On 6/17/07, Risker <risker.wp(a)gmail.com> wrote:
Right now, as I write this, I have my choice of 5
different IPs I could
be
posting under - seems my neighbours aren't
quite as current in keeping
their
LANs secure as I am. For all I know, one or more
of them could be TORs
or
other open proxies. Sometimes, when my own LAN is
acting up, I'll wind
up on
my alternate LAN - two doors down - without even
trying. For that
matter,
most people working on LANs depend on their
system admin to set up the
internet connections - and would have no way of knowing that they were
accessing the web through an open proxy. And of course there are the
signal
stealers - endemic here; the hotspot users; those
who use publicly
accessible internet connections (Internet cafes, libraries, etc); and
some
cities are already offering internet access just
by sitting in the local
park. My usual ISP never gives my city of residence; and if it was
traced
back, it could show up as any one of five cities
- and I use one of the
biggest ISPs in my country. The IP from which someone edits doesn't
tell
anything about who they are, where they are, or
do anything to provide
any
> kind of unique "fingerprint." I really don't see the point.
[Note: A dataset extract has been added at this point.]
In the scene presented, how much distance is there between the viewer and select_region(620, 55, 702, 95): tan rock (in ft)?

Exactly again. IPs in themselves for people with 1/4 of a technical brain
are pointless. I have two at home. One I can change in about 30 seconds to a
pool that I suppose runs in the thousands; I've never seen a duplicate when
futzing with my router, that I know of. One takes about an hour. I have in
my apartment block alone four hotspots accessible. Nearby, *nine* that I can
connect to. I have three networks at the offices I usually work at. Six IPs.
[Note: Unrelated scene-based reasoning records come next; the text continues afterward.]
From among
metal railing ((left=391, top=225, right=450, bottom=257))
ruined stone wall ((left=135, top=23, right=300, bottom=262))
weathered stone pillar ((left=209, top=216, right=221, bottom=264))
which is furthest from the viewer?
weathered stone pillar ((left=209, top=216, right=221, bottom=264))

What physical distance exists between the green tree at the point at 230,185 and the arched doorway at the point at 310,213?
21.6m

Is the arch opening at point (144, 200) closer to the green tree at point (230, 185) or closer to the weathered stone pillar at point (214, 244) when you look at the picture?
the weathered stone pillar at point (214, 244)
In my 29 floor building, that I can reach? Fourteen open hotspots. I have a
9 floor office on one side, and an 18 floor condo tower on the other. I know
for a fact one runs TOR, because I've chatted with the people that did it
from my building and they invited me to try it. In the neighborhood itself
for that building alone? Dozens. Maybe 1/4 of all these are the main known
"local" ISPs, at best. Local being Comcast, Speakeasy, etc. If someone has
half a brain to change their "voice", and lives in a city--mind you, I'm
not
even in like Los Angeles, Chicago, or NYC--they can be anyone indefinitely
and rack up a stack of admin accounts undetected with hardly any work and
without touching TOR intentionally.
All you have to do is be barely carefuly. Or, you know, get AOL.